Copy all the material below, exactly as it stands.
----- INPUT MATERIAL -----
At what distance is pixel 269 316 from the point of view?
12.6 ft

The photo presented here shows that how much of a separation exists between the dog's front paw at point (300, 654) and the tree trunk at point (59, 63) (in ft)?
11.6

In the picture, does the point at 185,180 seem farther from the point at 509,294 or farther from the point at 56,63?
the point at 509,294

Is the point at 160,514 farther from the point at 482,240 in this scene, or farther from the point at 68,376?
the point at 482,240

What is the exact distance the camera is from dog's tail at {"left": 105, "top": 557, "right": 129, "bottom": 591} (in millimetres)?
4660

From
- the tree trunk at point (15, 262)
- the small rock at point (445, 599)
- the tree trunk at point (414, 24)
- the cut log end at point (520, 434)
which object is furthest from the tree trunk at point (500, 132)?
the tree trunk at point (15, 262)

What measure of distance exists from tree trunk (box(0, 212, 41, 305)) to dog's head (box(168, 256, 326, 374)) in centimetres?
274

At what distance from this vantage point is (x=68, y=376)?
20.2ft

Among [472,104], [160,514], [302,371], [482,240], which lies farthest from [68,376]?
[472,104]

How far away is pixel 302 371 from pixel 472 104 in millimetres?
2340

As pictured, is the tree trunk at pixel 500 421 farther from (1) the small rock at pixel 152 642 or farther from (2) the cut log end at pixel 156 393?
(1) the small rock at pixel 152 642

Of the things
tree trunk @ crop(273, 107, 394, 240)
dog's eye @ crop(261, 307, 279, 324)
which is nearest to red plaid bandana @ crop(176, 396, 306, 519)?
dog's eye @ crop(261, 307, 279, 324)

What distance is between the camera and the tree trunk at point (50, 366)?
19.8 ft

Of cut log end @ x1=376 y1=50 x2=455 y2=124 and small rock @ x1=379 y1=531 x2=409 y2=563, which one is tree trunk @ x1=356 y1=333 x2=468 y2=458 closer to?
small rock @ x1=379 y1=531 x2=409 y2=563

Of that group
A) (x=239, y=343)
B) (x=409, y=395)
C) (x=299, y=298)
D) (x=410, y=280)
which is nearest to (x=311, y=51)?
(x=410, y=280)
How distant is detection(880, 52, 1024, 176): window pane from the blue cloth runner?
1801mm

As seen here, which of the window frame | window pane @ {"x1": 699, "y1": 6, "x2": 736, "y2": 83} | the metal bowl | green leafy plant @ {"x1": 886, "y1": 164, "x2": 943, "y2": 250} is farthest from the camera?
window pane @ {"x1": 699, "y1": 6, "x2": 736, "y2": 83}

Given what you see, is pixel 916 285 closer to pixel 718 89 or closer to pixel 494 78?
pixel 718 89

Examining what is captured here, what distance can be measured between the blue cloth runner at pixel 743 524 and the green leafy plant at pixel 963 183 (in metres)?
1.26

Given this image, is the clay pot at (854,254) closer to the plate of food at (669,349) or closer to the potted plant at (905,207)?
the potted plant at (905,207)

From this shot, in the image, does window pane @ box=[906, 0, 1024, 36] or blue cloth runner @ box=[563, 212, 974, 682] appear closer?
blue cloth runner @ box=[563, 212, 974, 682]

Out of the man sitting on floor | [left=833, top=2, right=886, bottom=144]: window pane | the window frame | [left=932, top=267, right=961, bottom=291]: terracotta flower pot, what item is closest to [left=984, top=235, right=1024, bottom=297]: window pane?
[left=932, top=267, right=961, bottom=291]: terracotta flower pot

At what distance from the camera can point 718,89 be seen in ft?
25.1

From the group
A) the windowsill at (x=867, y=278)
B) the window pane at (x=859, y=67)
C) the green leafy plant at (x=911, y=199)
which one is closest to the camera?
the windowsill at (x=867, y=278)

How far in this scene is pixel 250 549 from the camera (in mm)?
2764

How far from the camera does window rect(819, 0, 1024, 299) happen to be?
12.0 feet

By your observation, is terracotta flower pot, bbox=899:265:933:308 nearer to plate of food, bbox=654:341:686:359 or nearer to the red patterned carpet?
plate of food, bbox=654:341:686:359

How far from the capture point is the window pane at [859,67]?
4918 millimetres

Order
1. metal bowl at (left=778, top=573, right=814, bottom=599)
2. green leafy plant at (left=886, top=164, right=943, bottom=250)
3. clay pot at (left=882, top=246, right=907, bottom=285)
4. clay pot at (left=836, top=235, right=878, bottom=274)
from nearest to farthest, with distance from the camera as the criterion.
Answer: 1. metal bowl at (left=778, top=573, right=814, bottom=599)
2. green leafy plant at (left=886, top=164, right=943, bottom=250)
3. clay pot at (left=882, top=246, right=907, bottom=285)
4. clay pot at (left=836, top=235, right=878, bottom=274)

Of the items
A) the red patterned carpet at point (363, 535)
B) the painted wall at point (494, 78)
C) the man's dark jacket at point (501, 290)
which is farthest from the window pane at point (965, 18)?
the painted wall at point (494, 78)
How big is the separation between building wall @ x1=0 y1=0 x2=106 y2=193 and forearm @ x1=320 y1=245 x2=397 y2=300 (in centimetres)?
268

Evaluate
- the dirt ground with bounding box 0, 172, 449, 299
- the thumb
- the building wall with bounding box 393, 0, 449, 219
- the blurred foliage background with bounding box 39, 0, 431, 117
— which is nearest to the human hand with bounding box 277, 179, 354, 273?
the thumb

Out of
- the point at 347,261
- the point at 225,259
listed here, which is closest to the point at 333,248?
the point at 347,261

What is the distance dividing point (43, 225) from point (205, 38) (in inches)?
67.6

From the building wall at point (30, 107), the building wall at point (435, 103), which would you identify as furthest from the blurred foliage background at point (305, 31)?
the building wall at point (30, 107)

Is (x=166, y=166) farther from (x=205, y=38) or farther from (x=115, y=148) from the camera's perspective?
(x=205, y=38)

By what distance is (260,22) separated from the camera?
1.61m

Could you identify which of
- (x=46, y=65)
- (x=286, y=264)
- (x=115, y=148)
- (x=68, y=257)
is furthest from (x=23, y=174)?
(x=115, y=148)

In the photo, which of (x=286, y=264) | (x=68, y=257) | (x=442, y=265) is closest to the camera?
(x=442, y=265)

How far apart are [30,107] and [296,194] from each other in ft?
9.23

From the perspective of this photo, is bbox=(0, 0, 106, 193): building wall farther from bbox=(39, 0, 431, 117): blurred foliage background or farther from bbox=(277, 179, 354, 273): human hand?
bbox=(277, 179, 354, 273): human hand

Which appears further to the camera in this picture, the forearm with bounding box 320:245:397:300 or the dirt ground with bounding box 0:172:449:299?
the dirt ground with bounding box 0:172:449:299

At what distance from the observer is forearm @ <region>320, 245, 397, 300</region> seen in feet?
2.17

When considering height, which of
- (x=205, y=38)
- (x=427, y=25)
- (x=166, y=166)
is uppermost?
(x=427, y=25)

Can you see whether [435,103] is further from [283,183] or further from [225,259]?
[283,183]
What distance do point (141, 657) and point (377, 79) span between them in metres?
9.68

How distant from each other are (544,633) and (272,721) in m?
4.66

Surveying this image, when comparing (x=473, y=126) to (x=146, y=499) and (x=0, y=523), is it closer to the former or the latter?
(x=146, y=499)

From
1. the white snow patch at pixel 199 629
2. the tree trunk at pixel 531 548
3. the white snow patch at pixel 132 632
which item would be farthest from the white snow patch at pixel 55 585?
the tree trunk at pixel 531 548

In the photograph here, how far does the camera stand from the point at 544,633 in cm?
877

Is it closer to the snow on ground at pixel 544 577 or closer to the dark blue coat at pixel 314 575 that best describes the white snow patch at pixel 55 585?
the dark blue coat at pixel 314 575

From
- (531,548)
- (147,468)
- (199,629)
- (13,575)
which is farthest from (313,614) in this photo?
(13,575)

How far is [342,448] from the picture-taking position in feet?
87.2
-----
→ SOLUTION FOR THIS PROBLEM
At what distance is pixel 269 316 from the point of view?
12.6 ft

The photo presented here shows that how much of a separation exists between the dog's front paw at point (300, 654) and the tree trunk at point (59, 63) (in ft)?
11.6

In the picture, does the point at 185,180 seem farther from the point at 509,294 or farther from the point at 56,63?
the point at 509,294

Is the point at 160,514 farther from the point at 482,240 in this scene, or farther from the point at 68,376?
the point at 482,240

What is the exact distance the camera is from dog's tail at {"left": 105, "top": 557, "right": 129, "bottom": 591} (in millimetres)?
4660

From
- the tree trunk at point (15, 262)
- the small rock at point (445, 599)
- the tree trunk at point (414, 24)
- the cut log end at point (520, 434)
which object is furthest from the tree trunk at point (500, 132)?
the tree trunk at point (15, 262)

What measure of distance exists from tree trunk (box(0, 212, 41, 305)) to dog's head (box(168, 256, 326, 374)) in centimetres?
274

At what distance from this vantage point is (x=68, y=376)?
20.2ft

Among [472,104], [160,514], [302,371], [482,240], which lies farthest from [68,376]?
[472,104]

How far away is pixel 302 371 from pixel 472 104 in millimetres?
2340

As pictured, is the tree trunk at pixel 500 421 farther from (1) the small rock at pixel 152 642 or farther from (2) the cut log end at pixel 156 393?
(1) the small rock at pixel 152 642

Of the things
tree trunk @ crop(273, 107, 394, 240)
dog's eye @ crop(261, 307, 279, 324)
which is nearest to red plaid bandana @ crop(176, 396, 306, 519)?
dog's eye @ crop(261, 307, 279, 324)

What distance is between the camera and the tree trunk at point (50, 366)?
19.8 ft

Of cut log end @ x1=376 y1=50 x2=455 y2=124 and small rock @ x1=379 y1=531 x2=409 y2=563, which one is tree trunk @ x1=356 y1=333 x2=468 y2=458 closer to?
small rock @ x1=379 y1=531 x2=409 y2=563

Of that group
A) (x=239, y=343)
B) (x=409, y=395)
C) (x=299, y=298)
D) (x=410, y=280)
which is nearest to (x=311, y=51)?
(x=410, y=280)
How distant is detection(880, 52, 1024, 176): window pane from the blue cloth runner?
1801mm

As seen here, which of the window frame | window pane @ {"x1": 699, "y1": 6, "x2": 736, "y2": 83} | the metal bowl | green leafy plant @ {"x1": 886, "y1": 164, "x2": 943, "y2": 250} is farthest from the camera?
window pane @ {"x1": 699, "y1": 6, "x2": 736, "y2": 83}

Given what you see, is pixel 916 285 closer to pixel 718 89 or closer to pixel 494 78?
pixel 718 89

Examining what is captured here, what distance can be measured between the blue cloth runner at pixel 743 524 and the green leafy plant at pixel 963 183 (in metres)?
1.26

Given this image, is the clay pot at (854,254) closer to the plate of food at (669,349) or closer to the potted plant at (905,207)?
the potted plant at (905,207)

From this shot, in the image, does window pane @ box=[906, 0, 1024, 36] or blue cloth runner @ box=[563, 212, 974, 682] appear closer?
blue cloth runner @ box=[563, 212, 974, 682]

Out of the man sitting on floor | [left=833, top=2, right=886, bottom=144]: window pane | the window frame | [left=932, top=267, right=961, bottom=291]: terracotta flower pot, what item is closest to [left=984, top=235, right=1024, bottom=297]: window pane?
[left=932, top=267, right=961, bottom=291]: terracotta flower pot

At what distance from the camera can point 718,89 be seen in ft?
25.1

From the group
A) the windowsill at (x=867, y=278)
B) the window pane at (x=859, y=67)
C) the green leafy plant at (x=911, y=199)
which one is closest to the camera?
the windowsill at (x=867, y=278)

How far in this scene is pixel 250 549 from the camera (in mm)?
2764

How far from the camera does window rect(819, 0, 1024, 299) happen to be?
12.0 feet

By your observation, is terracotta flower pot, bbox=899:265:933:308 nearer to plate of food, bbox=654:341:686:359 or nearer to the red patterned carpet?
plate of food, bbox=654:341:686:359

How far from the capture point is the window pane at [859,67]?
4918 millimetres

Order
1. metal bowl at (left=778, top=573, right=814, bottom=599)
2. green leafy plant at (left=886, top=164, right=943, bottom=250)
3. clay pot at (left=882, top=246, right=907, bottom=285)
4. clay pot at (left=836, top=235, right=878, bottom=274)
from nearest to farthest, with distance from the camera as the criterion.
Answer: 1. metal bowl at (left=778, top=573, right=814, bottom=599)
2. green leafy plant at (left=886, top=164, right=943, bottom=250)
3. clay pot at (left=882, top=246, right=907, bottom=285)
4. clay pot at (left=836, top=235, right=878, bottom=274)

Of the items
A) the red patterned carpet at point (363, 535)
B) the painted wall at point (494, 78)
C) the man's dark jacket at point (501, 290)
which is farthest from the window pane at point (965, 18)?
the painted wall at point (494, 78)
How big is the separation between building wall @ x1=0 y1=0 x2=106 y2=193 and forearm @ x1=320 y1=245 x2=397 y2=300 (in centimetres)?
268

Evaluate
- the dirt ground with bounding box 0, 172, 449, 299
- the thumb
- the building wall with bounding box 393, 0, 449, 219
- the blurred foliage background with bounding box 39, 0, 431, 117
— which is nearest to the human hand with bounding box 277, 179, 354, 273?
the thumb

Out of
- the point at 347,261
- the point at 225,259
listed here, which is closest to the point at 333,248?
the point at 347,261

What is the distance dividing point (43, 225) from point (205, 38) (in inches)?
67.6

From the building wall at point (30, 107), the building wall at point (435, 103), which would you identify as furthest from the blurred foliage background at point (305, 31)?
the building wall at point (30, 107)

Is (x=166, y=166) farther from (x=205, y=38) or farther from (x=115, y=148) from the camera's perspective?
(x=205, y=38)

By what distance is (260,22) separated from the camera?
1.61m

Could you identify which of
- (x=46, y=65)
- (x=286, y=264)
- (x=115, y=148)
- (x=68, y=257)
is furthest from (x=23, y=174)?
(x=115, y=148)

In the photo, which of (x=286, y=264) | (x=68, y=257) | (x=442, y=265) is closest to the camera?
(x=442, y=265)

How far apart are [30,107] and [296,194] from each other in ft?
9.23

From the perspective of this photo, is bbox=(0, 0, 106, 193): building wall farther from bbox=(39, 0, 431, 117): blurred foliage background or farther from bbox=(277, 179, 354, 273): human hand?
bbox=(277, 179, 354, 273): human hand

Which appears further to the camera in this picture, the forearm with bounding box 320:245:397:300 or the dirt ground with bounding box 0:172:449:299?
the dirt ground with bounding box 0:172:449:299

At what distance from the observer is forearm @ <region>320, 245, 397, 300</region> seen in feet?
2.17

When considering height, which of
- (x=205, y=38)
- (x=427, y=25)
- (x=166, y=166)
is uppermost?
(x=427, y=25)

Can you see whether [435,103] is further from [283,183] or further from [225,259]?
[283,183]
What distance do point (141, 657) and point (377, 79) span between them in metres?
9.68

How distant from each other are (544,633) and (272,721) in m?
4.66

Surveying this image, when comparing (x=473, y=126) to (x=146, y=499) and (x=0, y=523), is it closer to the former or the latter?
(x=146, y=499)

From
1. the white snow patch at pixel 199 629
2. the tree trunk at pixel 531 548
3. the white snow patch at pixel 132 632
which item would be farthest from the white snow patch at pixel 55 585?
the tree trunk at pixel 531 548

In the photograph here, how far does the camera stand from the point at 544,633 in cm?
877

Is it closer to the snow on ground at pixel 544 577 or closer to the dark blue coat at pixel 314 575 that best describes the white snow patch at pixel 55 585?
the dark blue coat at pixel 314 575

From
- (531,548)
- (147,468)
- (199,629)
- (13,575)
which is farthest from (313,614) in this photo?
(13,575)

How far is [342,448] from the picture-taking position in feet?
87.2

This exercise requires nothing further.